Task goal – Copy the lines of the records word for word, starting at the line containing "Given what is" and ending at the line containing "13703 millimetres".

** BEGIN Data supplied **

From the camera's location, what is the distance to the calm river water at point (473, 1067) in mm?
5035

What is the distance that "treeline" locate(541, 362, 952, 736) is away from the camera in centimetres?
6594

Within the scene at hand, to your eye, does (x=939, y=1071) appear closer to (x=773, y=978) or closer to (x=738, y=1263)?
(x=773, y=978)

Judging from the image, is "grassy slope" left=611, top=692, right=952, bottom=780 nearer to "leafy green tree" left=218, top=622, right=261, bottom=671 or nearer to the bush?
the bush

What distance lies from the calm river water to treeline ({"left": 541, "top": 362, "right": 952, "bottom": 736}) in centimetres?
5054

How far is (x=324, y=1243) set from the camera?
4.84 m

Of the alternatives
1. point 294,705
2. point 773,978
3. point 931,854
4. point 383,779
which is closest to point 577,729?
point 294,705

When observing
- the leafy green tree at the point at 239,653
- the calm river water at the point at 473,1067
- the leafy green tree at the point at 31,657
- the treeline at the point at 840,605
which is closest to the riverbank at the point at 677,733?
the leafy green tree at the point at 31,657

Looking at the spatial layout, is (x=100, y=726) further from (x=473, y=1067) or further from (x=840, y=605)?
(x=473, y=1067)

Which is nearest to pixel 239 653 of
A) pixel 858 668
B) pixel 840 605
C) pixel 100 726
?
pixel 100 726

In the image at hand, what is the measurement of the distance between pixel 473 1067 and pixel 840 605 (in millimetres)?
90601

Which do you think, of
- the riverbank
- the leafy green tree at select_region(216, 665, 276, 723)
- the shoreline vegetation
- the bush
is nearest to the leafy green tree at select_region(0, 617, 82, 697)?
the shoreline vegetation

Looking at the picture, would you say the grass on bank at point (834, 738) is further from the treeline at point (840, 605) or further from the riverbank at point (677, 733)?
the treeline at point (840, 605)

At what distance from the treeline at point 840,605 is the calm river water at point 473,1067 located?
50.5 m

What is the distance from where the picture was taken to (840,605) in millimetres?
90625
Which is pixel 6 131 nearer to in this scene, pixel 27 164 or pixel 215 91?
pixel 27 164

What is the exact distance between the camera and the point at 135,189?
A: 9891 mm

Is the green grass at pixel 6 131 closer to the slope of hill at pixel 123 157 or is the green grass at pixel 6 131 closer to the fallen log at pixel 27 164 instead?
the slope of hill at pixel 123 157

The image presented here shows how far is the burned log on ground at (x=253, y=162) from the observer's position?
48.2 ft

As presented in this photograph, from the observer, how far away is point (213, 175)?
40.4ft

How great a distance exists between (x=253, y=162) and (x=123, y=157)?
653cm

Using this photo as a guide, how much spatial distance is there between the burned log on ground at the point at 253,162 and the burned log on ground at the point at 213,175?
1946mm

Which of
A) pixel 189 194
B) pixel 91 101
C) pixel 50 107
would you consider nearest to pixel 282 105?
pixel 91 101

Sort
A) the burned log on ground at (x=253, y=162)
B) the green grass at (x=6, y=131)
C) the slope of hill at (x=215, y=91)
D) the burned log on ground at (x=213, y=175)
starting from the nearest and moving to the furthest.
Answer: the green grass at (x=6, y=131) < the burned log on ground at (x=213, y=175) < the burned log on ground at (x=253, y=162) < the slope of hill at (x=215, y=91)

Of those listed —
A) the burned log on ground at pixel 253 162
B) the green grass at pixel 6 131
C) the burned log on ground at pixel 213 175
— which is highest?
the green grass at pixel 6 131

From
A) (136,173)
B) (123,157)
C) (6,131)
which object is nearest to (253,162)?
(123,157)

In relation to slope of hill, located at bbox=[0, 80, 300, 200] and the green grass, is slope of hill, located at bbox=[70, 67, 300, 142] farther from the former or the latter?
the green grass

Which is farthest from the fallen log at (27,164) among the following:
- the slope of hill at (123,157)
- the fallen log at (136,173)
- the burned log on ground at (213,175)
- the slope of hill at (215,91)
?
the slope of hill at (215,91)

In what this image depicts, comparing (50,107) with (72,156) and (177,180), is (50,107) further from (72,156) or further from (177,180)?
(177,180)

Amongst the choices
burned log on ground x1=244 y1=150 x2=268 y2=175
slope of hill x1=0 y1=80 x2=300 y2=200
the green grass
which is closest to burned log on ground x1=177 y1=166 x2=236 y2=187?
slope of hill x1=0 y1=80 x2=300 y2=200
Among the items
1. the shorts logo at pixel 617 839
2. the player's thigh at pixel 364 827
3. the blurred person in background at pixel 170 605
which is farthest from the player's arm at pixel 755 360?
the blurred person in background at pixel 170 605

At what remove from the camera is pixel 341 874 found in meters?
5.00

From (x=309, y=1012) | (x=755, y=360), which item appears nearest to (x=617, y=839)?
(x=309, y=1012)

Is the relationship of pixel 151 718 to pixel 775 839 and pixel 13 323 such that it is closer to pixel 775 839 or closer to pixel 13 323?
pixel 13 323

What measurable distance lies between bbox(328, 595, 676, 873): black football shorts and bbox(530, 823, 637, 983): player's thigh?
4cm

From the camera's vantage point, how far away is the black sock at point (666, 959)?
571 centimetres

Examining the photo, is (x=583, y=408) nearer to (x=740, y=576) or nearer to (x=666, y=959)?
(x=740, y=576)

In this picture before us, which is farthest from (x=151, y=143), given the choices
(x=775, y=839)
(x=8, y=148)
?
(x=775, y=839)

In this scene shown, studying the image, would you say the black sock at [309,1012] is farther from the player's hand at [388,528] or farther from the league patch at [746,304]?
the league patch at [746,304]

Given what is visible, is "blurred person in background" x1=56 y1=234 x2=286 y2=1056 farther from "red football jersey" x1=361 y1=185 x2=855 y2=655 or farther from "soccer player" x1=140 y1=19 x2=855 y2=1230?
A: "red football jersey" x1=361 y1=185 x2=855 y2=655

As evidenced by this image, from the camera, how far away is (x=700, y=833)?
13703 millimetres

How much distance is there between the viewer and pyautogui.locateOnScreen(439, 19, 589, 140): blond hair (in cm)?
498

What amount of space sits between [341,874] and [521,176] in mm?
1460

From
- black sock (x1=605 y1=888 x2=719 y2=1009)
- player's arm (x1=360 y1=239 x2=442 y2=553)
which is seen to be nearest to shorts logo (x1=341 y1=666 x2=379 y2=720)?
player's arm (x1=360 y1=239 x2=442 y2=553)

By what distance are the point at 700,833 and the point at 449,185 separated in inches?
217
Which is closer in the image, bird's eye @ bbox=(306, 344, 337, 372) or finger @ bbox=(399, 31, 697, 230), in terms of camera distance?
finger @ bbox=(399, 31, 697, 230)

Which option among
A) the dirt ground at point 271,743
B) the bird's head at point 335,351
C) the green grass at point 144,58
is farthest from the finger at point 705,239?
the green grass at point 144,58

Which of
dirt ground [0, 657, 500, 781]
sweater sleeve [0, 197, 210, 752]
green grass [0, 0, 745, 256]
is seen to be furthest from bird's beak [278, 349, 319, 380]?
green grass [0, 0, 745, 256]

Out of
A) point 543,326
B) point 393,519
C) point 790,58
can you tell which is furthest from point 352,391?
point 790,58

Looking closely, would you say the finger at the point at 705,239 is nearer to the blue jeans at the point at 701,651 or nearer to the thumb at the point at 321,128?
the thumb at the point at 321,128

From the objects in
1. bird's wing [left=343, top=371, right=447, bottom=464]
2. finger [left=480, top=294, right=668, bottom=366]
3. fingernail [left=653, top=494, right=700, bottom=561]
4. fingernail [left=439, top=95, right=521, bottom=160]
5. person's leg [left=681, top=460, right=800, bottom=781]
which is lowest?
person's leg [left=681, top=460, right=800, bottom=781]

** END Data supplied **

Expected output –
Given what is visible, is "blurred person in background" x1=56 y1=234 x2=286 y2=1056 farther from "red football jersey" x1=361 y1=185 x2=855 y2=655 or farther from "soccer player" x1=140 y1=19 x2=855 y2=1230?
A: "red football jersey" x1=361 y1=185 x2=855 y2=655

As evidenced by this image, from the camera, how far away is (x=700, y=833)?
13703 millimetres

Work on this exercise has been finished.